When she was a senior, she was named the National Academic All-America of the Year for women's soccer in balloting by the College Sports Information Directors of America.

Of her experience, she had this to say, "Academics were always emphasized and I always felt a great deal of support from the academic support community.  I think my time at Carolina was a fantastic experience overall.  Socially, athletically and academically I just felt incredibly fulfilled."

An important piece of Heather's success while playing at Carolina was her participation in what is now call The Richard A. Baddour Carolina Leadership Academy.

The Academy provided a safe space for leaders like O'Reilly to come together and bounce ideas off of one another. It served as yet another vehicle that bonded different athletes at the university by allowing them to share things that facilitated their success as well as confide in one another about the various issues preventing them from it.         

The other staple that student athletes are able to utilize during their time here is the Carolina Outreach program.

As an Outreach representative, O'Reilly led her team in adopting a classroom, organizing a canned food drive, raising relief funds for Hurricane Katrina, and being a part of the Share Your Holiday program. She also volunteered time at the Ronald McDonald House in Chapel Hill, with Habitat for Humanity and with the Carolina Dreams program.

"At Carolina, we always did things for the community because we realized that we had a great responsibility in that regard," said O'Reilly.

"It's a matter of paying back in a way.  I think that I've been blessed and fortunate.
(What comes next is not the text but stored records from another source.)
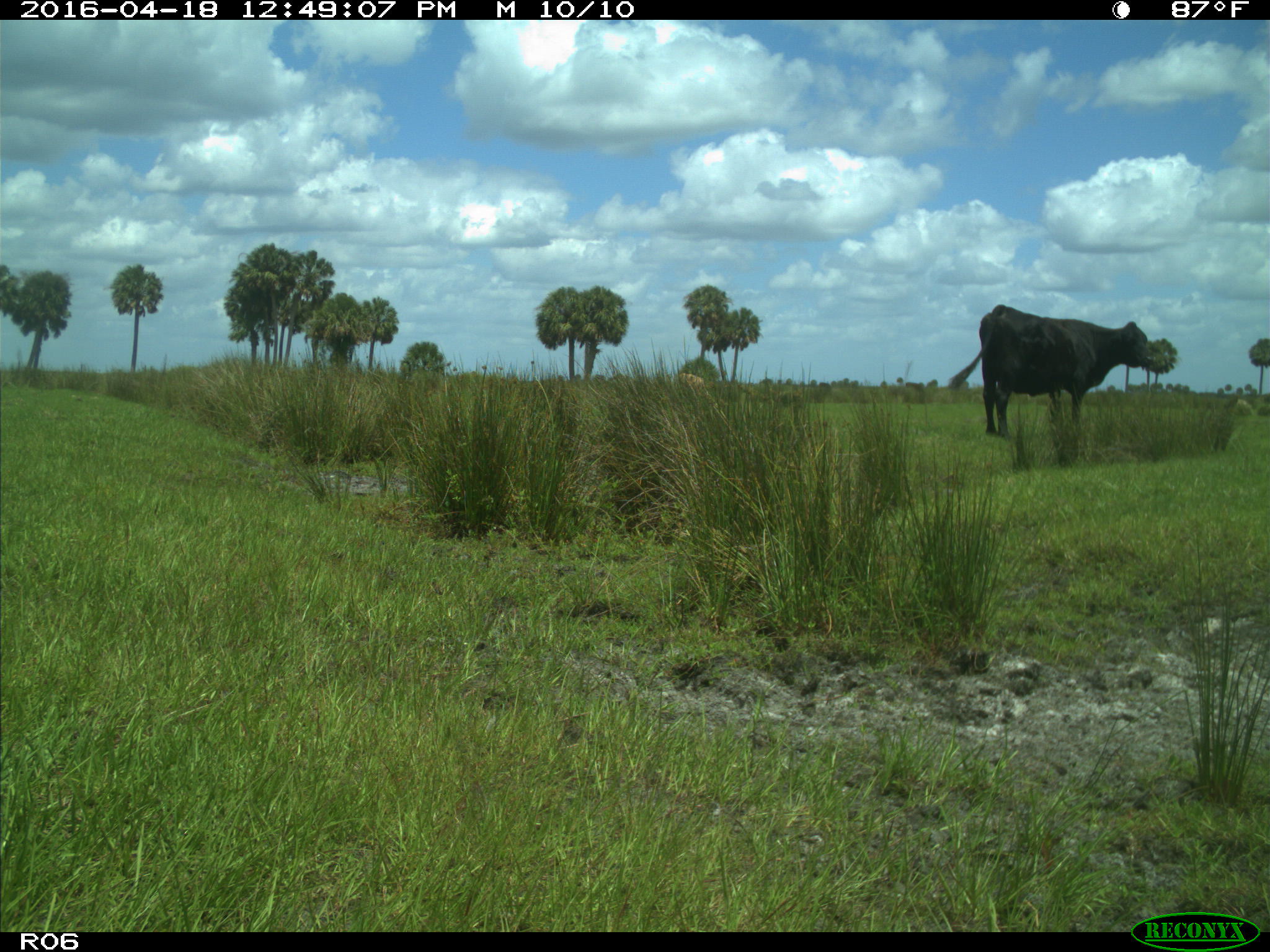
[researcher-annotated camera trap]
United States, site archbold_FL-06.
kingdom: Animalia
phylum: Chordata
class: Mammalia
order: Artiodactyla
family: Bovidae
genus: Bos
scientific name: Bos taurus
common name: domestic cow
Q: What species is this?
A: Bos taurus (domestic cow).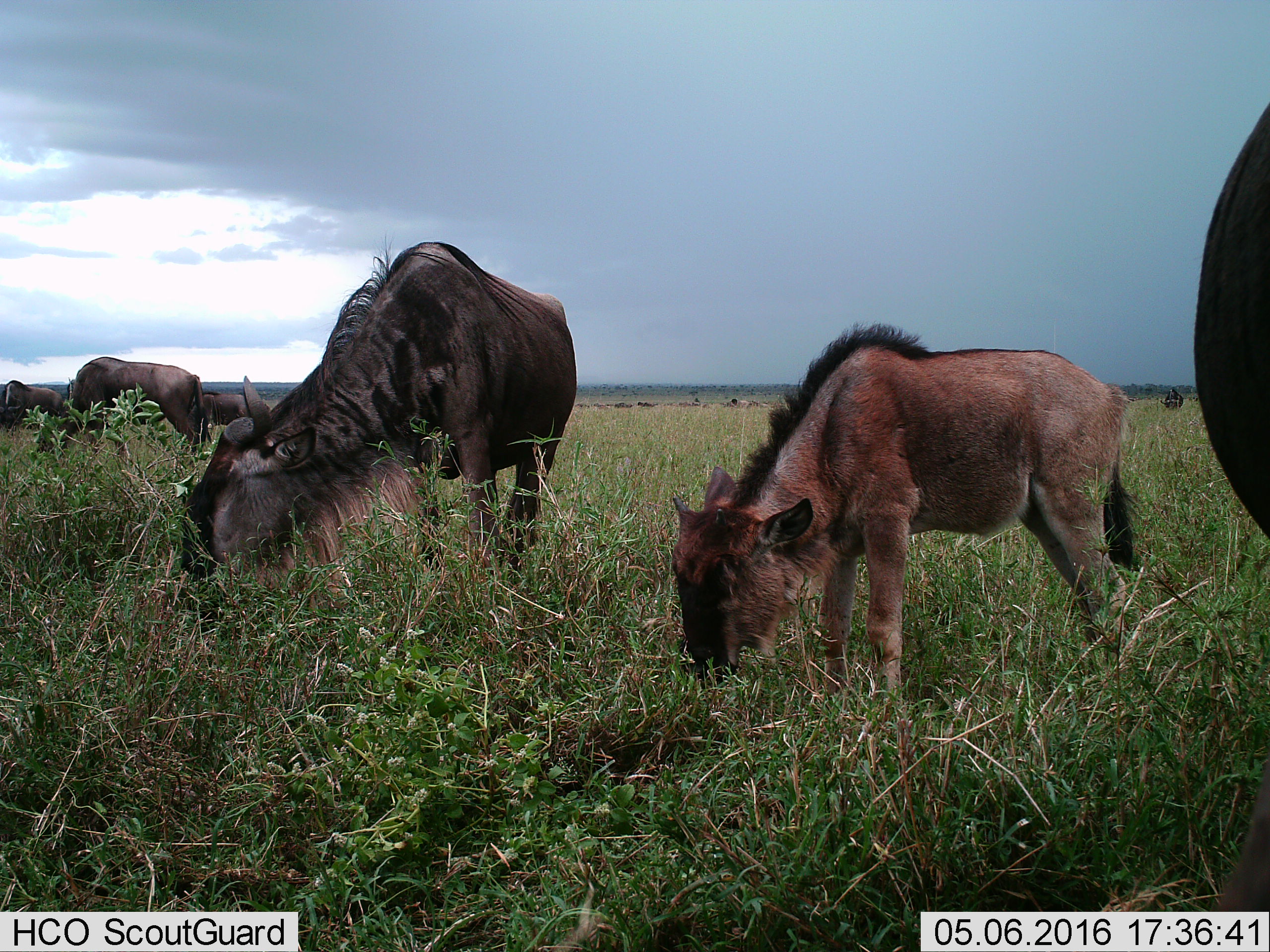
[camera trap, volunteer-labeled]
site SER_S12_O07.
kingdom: Animalia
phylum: Chordata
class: Mammalia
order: Artiodactyla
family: Bovidae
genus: Connochaetes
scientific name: Connochaetes taurinus taurinus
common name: blue wildebeest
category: wildebeestblue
Wildebeestblue (blue wildebeest) (Connochaetes taurinus taurinus), count 6. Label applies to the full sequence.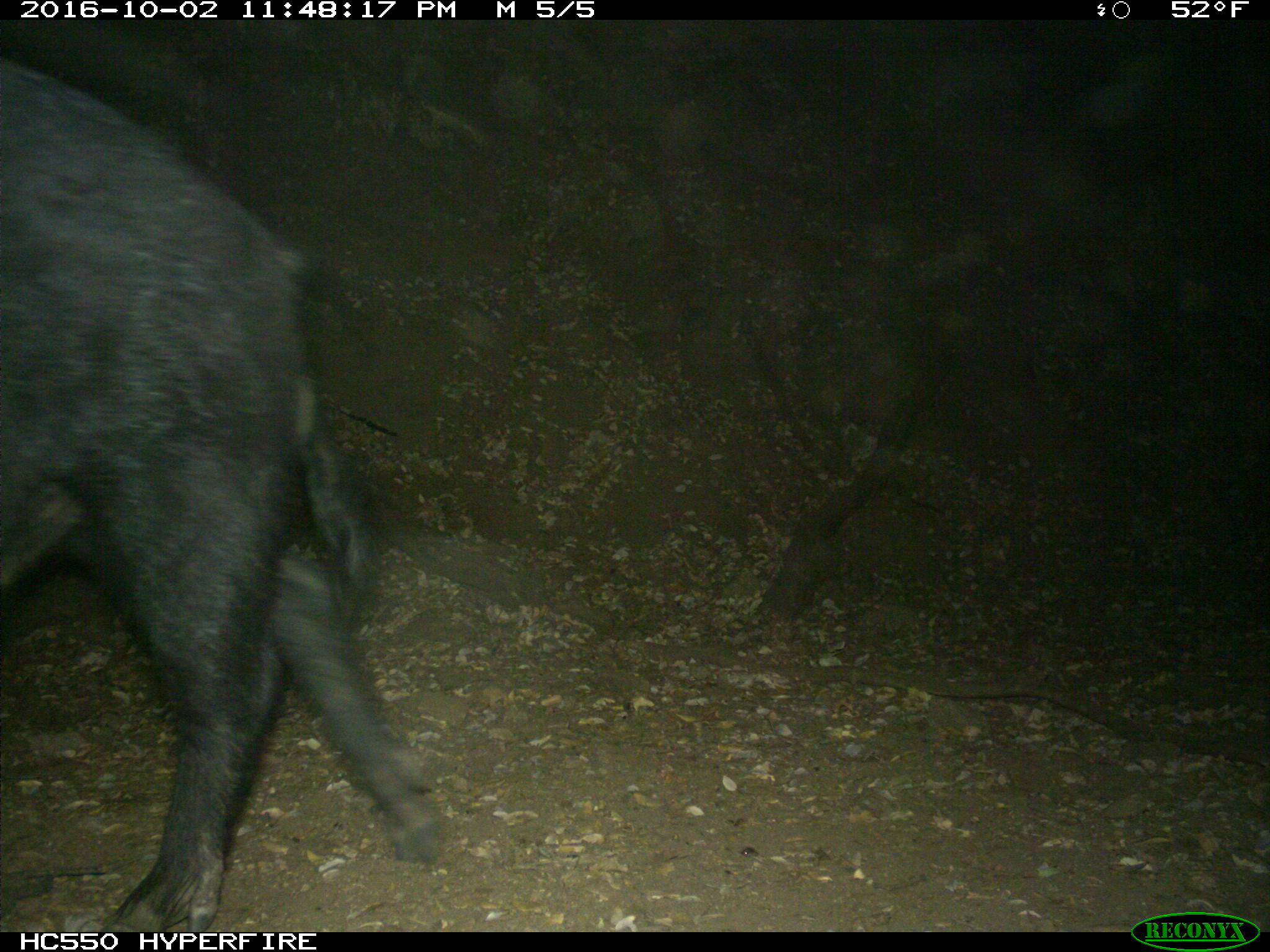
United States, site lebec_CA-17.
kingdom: Animalia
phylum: Chordata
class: Mammalia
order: Artiodactyla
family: Suidae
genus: Sus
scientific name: Sus scrofa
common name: wild boar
I received an incredible opportunity to go to a fine institution and receive a great education while playing in a legendary program and have the mentorship of one of the great leaders in soccer in Anson Dorrance."

Since leaving Carolina, O'Reilly has continued to give back to the communities around her.  She uses her talents to help instill the values she feels the "beautiful game" has instilled in her through her work with Right to Play and America Scores.
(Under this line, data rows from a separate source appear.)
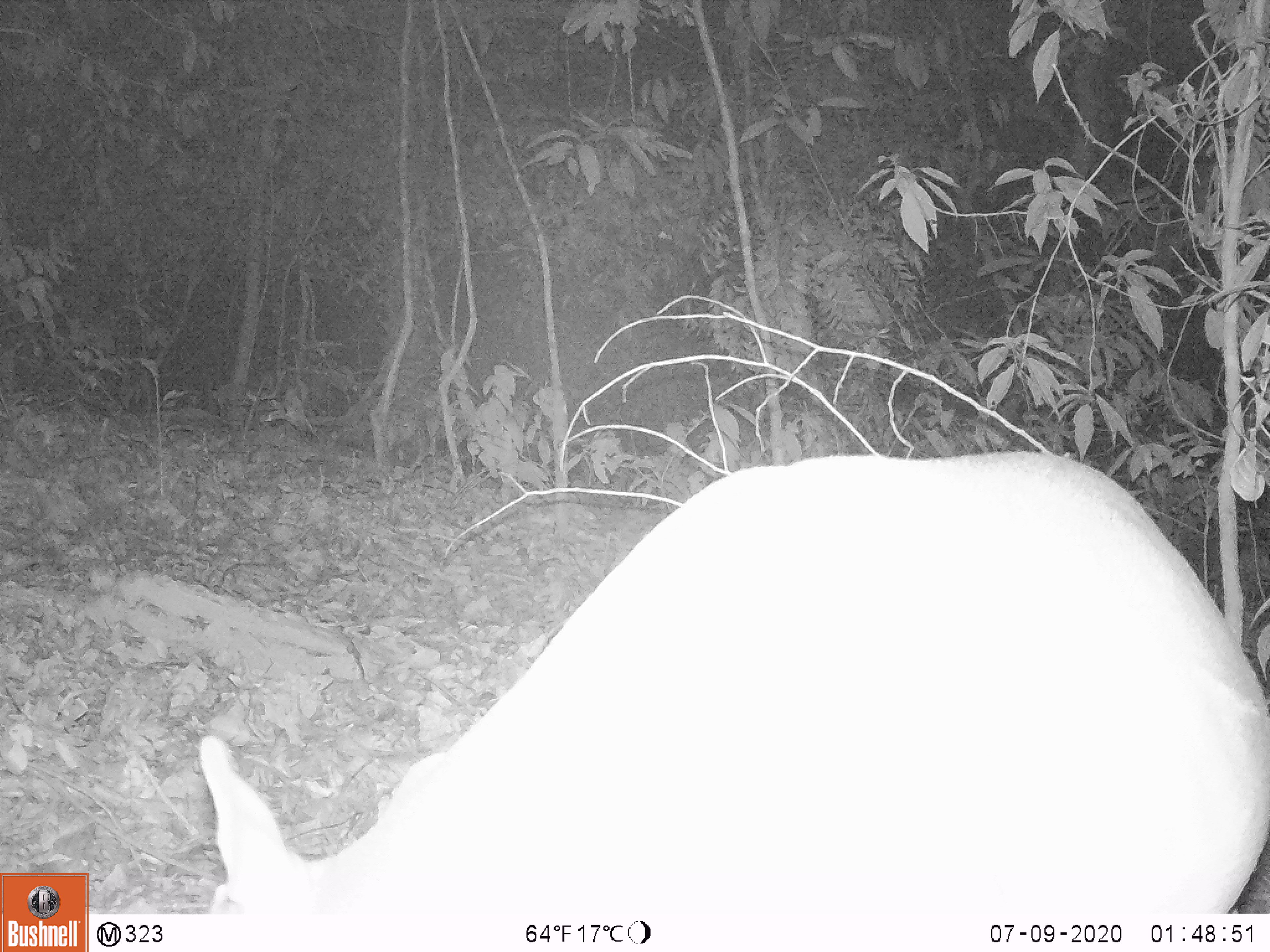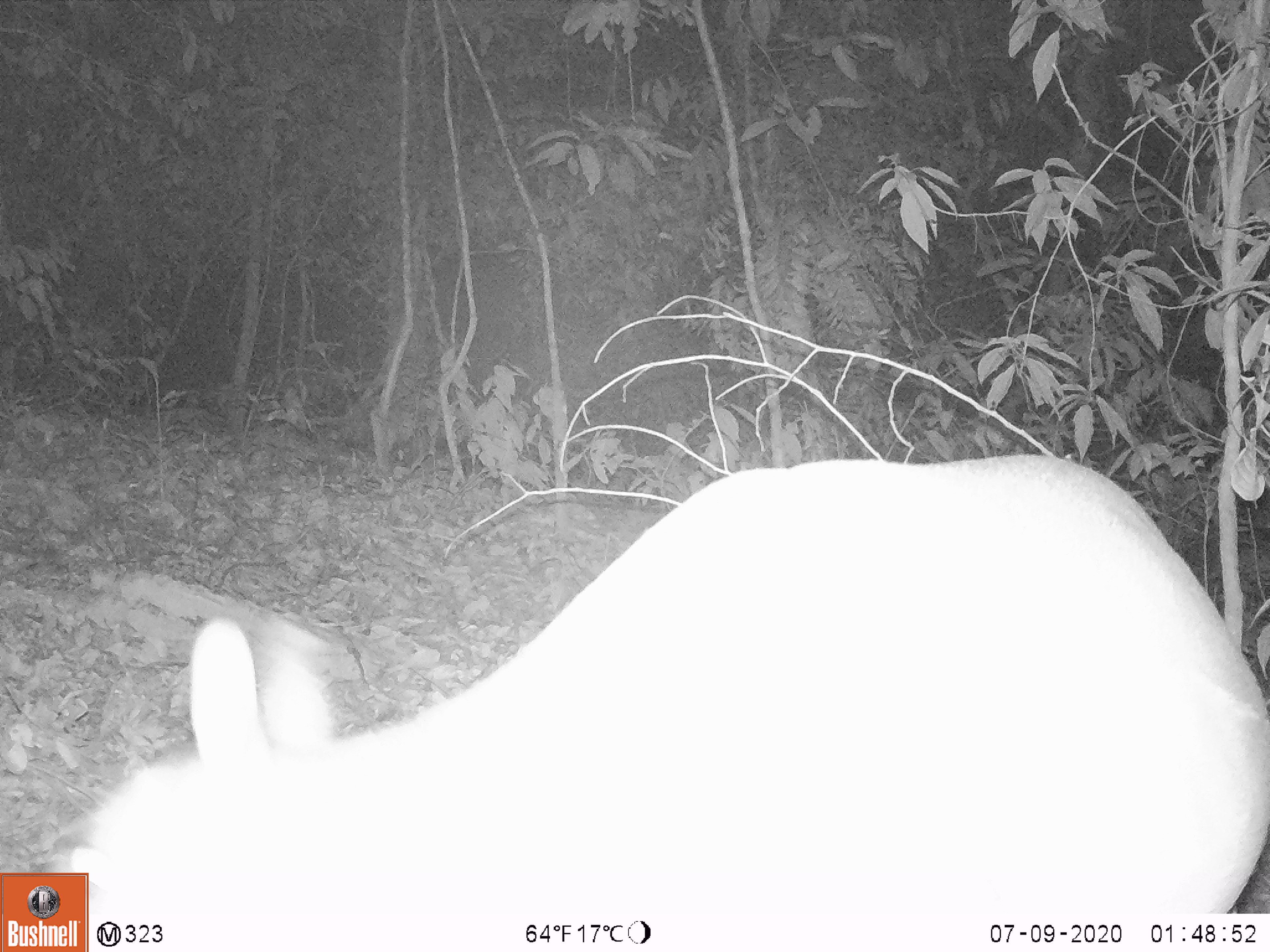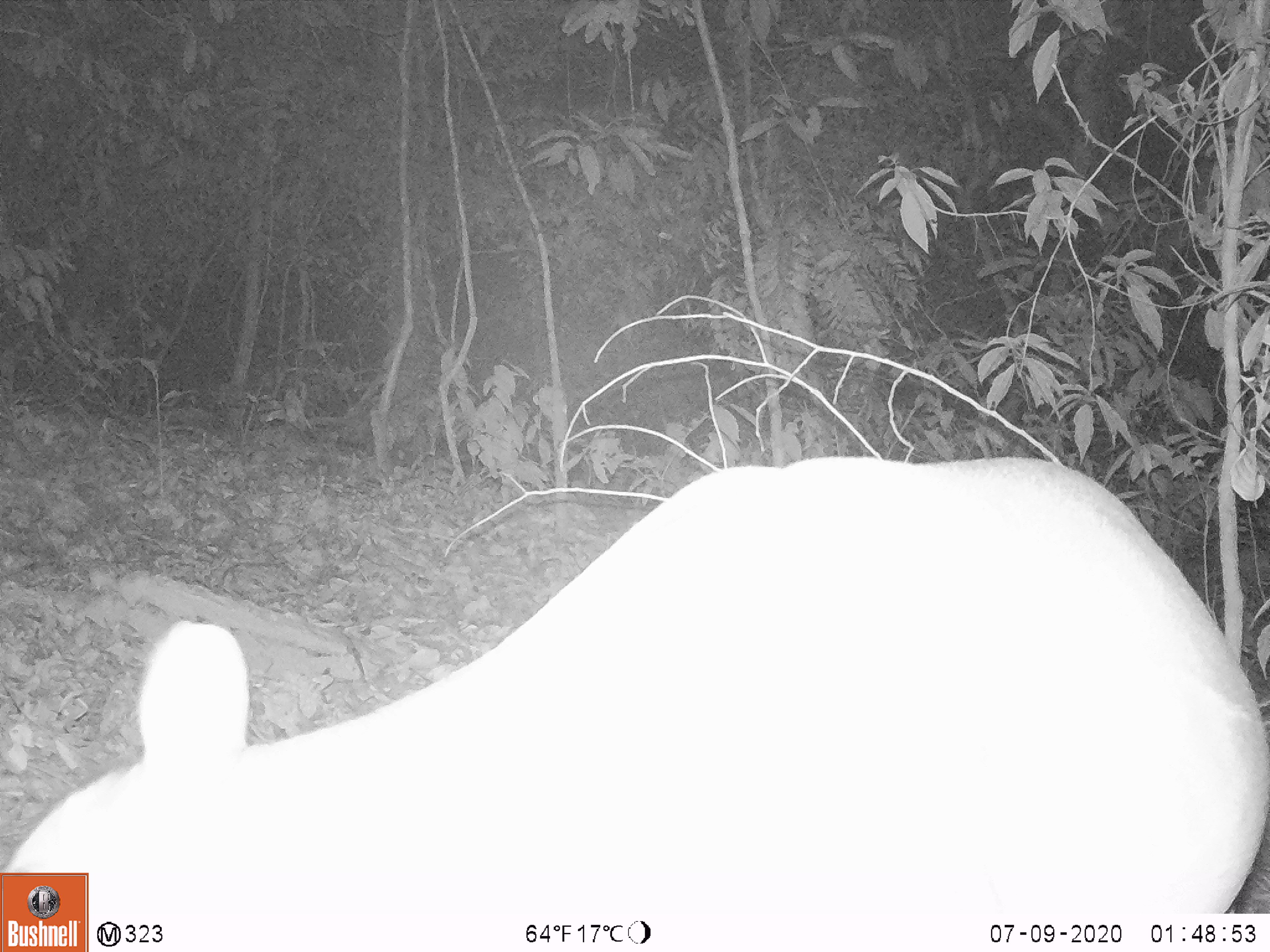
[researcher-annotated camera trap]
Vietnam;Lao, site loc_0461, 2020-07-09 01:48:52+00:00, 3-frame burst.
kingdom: Animalia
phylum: Chordata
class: Mammalia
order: Artiodactyla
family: Cervidae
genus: Muntiacus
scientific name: Muntiacus vuquangensis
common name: large-antlered muntjac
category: large antlered muntjac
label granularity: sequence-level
"I can list the incredibly important things that sports have given me: discipline, the ability to work with others, lifelong friendships, persistence, and drive," says O'Reilly.  "I learned all those things in sports, and I just want to make sure that other children have an opportunity to play and grow through sports.  As an athlete, you're an incredible role model for a lot of young people and you can bring a lot of joy into this world. I think that that's one of the most important gifts you can give."
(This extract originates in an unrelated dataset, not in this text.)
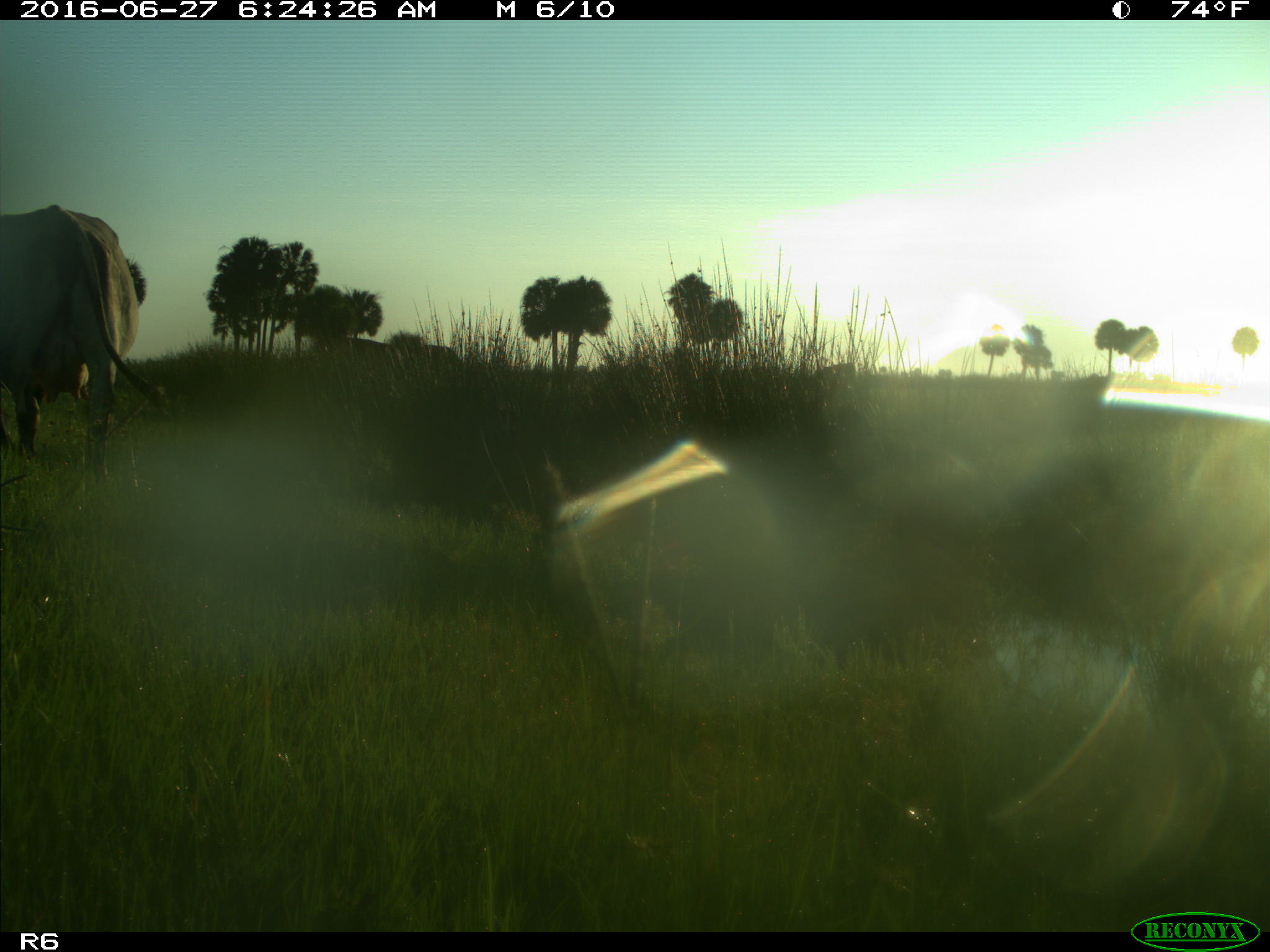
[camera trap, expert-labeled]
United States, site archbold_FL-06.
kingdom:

As a student in Chapel Hill, O'Reilly found a community that embraced her and nurtured her passions. She also found the love of her life in a fellow student-athlete, Dave Werry, a lacrosse player at Carolina who graduated a year ahead of her and was the founder of the Carolina Dreams program that partners with North Carolina Children's Hospital.

Ultimately, after seeing success the world over while contributing to three Olympic gold medals, two World Cup medals and winning two NCAA championships as a Tar Heel, O'Reilly found a new place to call home.  The New Jersey native and Werry, originally from Ontario, decided to make Chapel Hill their home.

"The sense of community and support is something that I've never felt anywhere else and that was the reason I wanted to move back, and I want to raise my family in Chapel Hill. Now I'm back and I never want to leave again," says O'Reilly.

With a retired jersey number that hangs amongst 18 other program greats, and scoring records that will stack in the record books for years to come, it's inspiring to hear just how much she feels the University impacted her.

In O'Reilly's words, UNC has always proven itself to be an institution of integrity.  Heather and other student athletes like her stand for a legacy that proves overall greatness is achievable with the right tools.  Those tools are the very things that an experience at UNC engrains in the individual, and the reason why even greats like Heather O'Reilly come back to Chapel Hill feeling like there is no better place in the world.